Au Cameroun, la plupart des litiges fonciers naissent d'une confusion simple : croire qu'un papier — une attestation, une lettre, un acte de chefferie — prouve qu'on possède un terrain. Il n'en est rien. Un seul document établit la propriété : le titre foncier. Voici comment les distinguer — et pourquoi ça change tout pour votre argent.
Le titre foncier : le seul qui prouve
Le titre foncier est l'immatriculation de votre parcelle au livre foncier, tenu par la conservation foncière. Une fois établi, il est définitif et opposable à tous : personne ne peut prétendre, après vous, être propriétaire de la même parcelle. C'est ce caractère — définitif, public, opposable — qu'aucun autre papier ne possède. Il porte un numéro (le n° de TF), une surface bornée, un titulaire inscrit, une circonscription foncière. Ce sont ces éléments que vous vérifiez.
Exemple, données fictives. Un vrai titre se vérifie à partir de cette référence : sorti à la conservation, croisé au cadastre.
Ce qui ne prouve rien (et qu'on vous présentera quand même)
Aucun des documents ci-dessous ne transfère la propriété. Au mieux, certains sont des étapes dans un processus (la lettre d'attribution) ; au pire, ils n'ont aucune valeur juridique (l'acte de chefferie, l'« attestation »). Le danger n'est pas qu'ils soient faux — c'est qu'ils paraissent sérieux.
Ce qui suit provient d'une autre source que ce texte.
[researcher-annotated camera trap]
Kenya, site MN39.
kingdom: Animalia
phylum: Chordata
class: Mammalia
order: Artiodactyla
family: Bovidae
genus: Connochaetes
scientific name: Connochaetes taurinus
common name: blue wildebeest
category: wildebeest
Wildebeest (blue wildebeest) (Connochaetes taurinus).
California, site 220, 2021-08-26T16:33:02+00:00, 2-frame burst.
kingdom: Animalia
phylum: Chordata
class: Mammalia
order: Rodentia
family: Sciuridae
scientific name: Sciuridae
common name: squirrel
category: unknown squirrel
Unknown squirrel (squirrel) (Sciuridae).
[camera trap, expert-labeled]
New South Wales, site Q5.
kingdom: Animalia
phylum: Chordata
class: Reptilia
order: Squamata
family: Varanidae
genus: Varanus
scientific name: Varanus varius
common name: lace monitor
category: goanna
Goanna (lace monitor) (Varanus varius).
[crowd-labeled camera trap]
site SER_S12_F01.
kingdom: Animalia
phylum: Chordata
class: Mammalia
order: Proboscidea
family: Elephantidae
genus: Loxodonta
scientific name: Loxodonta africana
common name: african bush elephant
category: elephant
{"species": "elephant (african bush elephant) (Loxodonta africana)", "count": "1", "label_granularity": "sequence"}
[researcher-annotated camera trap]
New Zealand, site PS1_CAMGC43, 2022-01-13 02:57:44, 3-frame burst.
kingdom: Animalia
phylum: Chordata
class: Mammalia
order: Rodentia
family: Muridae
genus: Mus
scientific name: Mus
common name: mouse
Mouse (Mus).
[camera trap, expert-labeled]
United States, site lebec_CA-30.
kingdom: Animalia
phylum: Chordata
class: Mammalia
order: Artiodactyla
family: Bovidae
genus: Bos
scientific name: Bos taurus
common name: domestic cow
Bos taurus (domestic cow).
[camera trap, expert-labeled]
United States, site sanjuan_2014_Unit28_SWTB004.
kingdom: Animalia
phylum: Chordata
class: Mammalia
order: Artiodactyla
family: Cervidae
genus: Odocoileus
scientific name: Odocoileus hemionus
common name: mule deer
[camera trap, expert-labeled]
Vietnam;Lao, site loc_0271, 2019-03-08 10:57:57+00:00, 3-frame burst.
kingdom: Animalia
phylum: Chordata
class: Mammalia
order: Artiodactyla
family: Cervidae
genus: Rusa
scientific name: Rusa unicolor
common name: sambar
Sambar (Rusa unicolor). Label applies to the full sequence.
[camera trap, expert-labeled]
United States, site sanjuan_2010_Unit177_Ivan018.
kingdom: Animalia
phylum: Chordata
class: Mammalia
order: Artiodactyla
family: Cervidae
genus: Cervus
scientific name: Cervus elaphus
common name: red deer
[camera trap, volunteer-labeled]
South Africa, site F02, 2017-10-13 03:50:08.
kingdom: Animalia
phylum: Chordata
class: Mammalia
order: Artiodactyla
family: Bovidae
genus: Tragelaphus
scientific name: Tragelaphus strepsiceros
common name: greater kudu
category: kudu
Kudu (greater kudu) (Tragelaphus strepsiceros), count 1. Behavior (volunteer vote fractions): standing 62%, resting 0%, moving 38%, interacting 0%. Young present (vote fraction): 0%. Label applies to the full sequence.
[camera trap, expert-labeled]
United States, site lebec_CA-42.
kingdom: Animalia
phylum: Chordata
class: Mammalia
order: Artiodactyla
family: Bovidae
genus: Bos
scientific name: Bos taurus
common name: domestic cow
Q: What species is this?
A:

Cliquez un document — la preuve se met à jour sous votre doigt.
Titre foncier (TF)
Immatriculation au livre foncier, par la conservation foncière
Lettre d'attribution
Un droit en cours d'octroi sur le domaine national
Acte de chefferie
Reconnaissance coutumière d'occupation
« Attestation »
Un papier déclaratif
Acte sous seing privé
Une vente non passée devant notaire
Reçu / certificat
Une trace de paiement
Pourquoi seul le titre tient
Deux raisons. D'abord, l'immatriculation : seule l'inscription au livre foncier rend votre droit opposable aux tiers. Ensuite, le notaire : toute vente d'immeuble doit passer devant lui — une transaction qui n'y passe pas est nulle (article 8). Un titre propre suppose donc une chaîne de ventes entièrement notariée, du premier titulaire jusqu'à vous. Si un seul maillon a été vendu « sous seing privé », la chaîne est fragile.
Trois pièges courants
Le « titre mère »
Un lotissement vendu sur « titre mère » n'est pas encore morcelé. Tant que votre lot n'a pas son propre titre individuel, vous achetez une fraction d'un grand titre — pas votre parcelle. Exigez le titre individuel.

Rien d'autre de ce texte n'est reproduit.